Tuesday, July 5, 2011

The French Cook

Carola and I decided to have lunch at the Chateau one fine day. We went there, found our way to the café, and sat down. As we sat there, I was aware of heat coming from a source to the left of and behind Carola. As I looked at what I thought was the wall, I began to make out what it was; the massive kitchen cook stove of the Chateau from when it was a going concern. It was painted over with the same color as the rest of the room and almost indistinguishable. It had been cold for a very long time, not used for more than 180 years. Yet, as we sat there I felt the heat of it. Not that it was unbearable, it was tolerable heat but more than warmth; it was the heat of a cook stove.

Floods of visions went through my imagination, there were spectral figures bustling about, all on a culinary mission of some sort, and this went on for some time. Carola called me back to reality but in the background there was this frenetic activity all the while we were there. I didn’t feel threatened or even uncomfortable, as it was I felt quite at home there; as if I was supposed to be there.

This feeling of belonging wasn’t new to me; I’d felt it from the day I made the right turn out of the forest and voila! There was the Chateau du Chantilly staring me in the face. It was larger than life, an apparition. After that, I made that trip frequently, it was one of a variety of ways I could get home from work in Leplessis-Belleville, but this was the only time the Chateau loomed larger than life before me.

Then I could never be without knowing my way around the ville. Although the grounds of the Chateau were strange to me, I was not a stranger in the city and felt even more at home in the older parts than on Avenue de Montmorency where we lived. In the forest and at the Grand Ecuries, there was never a time that I felt in a strange place.

There have been other familiarities for me. One that was also strongly felt was on Maui in Hawaii. I went to a little whaling museum and it was the same type of experience as was Chantilly, especially when I read some authentic log entries and heard “Thar she blows!” with the inflection that was undoubtedly authentic. Then later that night, when walking down the main street of the little tourist trap, I had the feeling that I was there 150 years before and the crowd was not modern day tourists but ships’ crews making a night of it ashore. The feeling was very strong.

I’ve been to hundreds of places throughout the world and have had these feelings only a few times. Others that I can recall as I sit here are: on the Great North Road at the Mount Pleasant Hotel near Doncaster in England, the roadside graves at a location in France on the way to St. Dizier, in Pompeii, at the Harbor in Sydney Australia, on the Newport News Point railroad dock at the foot of 23rd Street, sailing on the Chesapeake Bay off of Old Point Comfort, and generally in San Francisco to name most of them. One can see that the number is small by comparison to my travels. The Chantilly, Pompeii, and Maui experiences were the most significant, although the others were strong enough to get my attention. The question is; what’s going on?
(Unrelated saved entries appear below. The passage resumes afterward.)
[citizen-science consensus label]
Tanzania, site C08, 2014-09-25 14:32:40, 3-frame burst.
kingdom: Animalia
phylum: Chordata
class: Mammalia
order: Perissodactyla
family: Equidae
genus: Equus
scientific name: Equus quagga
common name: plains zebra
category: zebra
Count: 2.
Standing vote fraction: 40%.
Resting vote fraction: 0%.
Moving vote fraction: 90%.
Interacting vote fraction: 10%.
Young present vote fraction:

One explanation was that these represent for me some previous existence/ lifetime but now I’m not so sure. Could it be that there are unfinished lifetimes hanging around out here waiting for a sympathetic being to allow them in for completion of a sort? I say hanging around because when I saw the roadside graveyard in France, I was aware of a group of soldiers sort of hanging around in a desultory fashion as if they had nowhere to go. I got the impression that they were lost in despair. So too could other unfinished lives be hanging around the vicinity of their untimely death and when a vulnerable or even cooperative Master chances by they can jump on and work their way to some sort of completion.

Completion for me means permanency. That is to say the Master that inhabits this brain-body works to develop himself to the point that when the brain-body dies, he moves on to another higher plane of existence in the spiritual world. I don’t know if this is a possibility for all the brain-bodies I see walking about but I firmly believe it is for this one and for numerous others.

This Master seems to have more than a modicum of strength/power over this brain-body. He is confident in what he does and it is possible that there is room in here for more than one; i.e. the Chantilly cook may have hooked on and is here for the ride. I don’t feel like the others are. Yet the Master is going about his business of becoming permanent without regard to his little French friend or maybe in spite of or even in addition to him.

In order for an inhabitation to take place there may be some prerequisites. It would seem that there have to be some sympathetic qualities existing between the one needing a ride and the Master. How many of these hitch hikers can one Master abide? At some point the hitch hiker may opt to get off and anywhere along the line another might be picked up. Yet there is a Master working on permanency who may have inhabited this brain-body early on, or who at least is the strongest to have climbed aboard thus far. I am close to concluding that inhabitation can take place at any time during the brain-body lifetime and not necessarily inspiration at first breath as I have previously thought.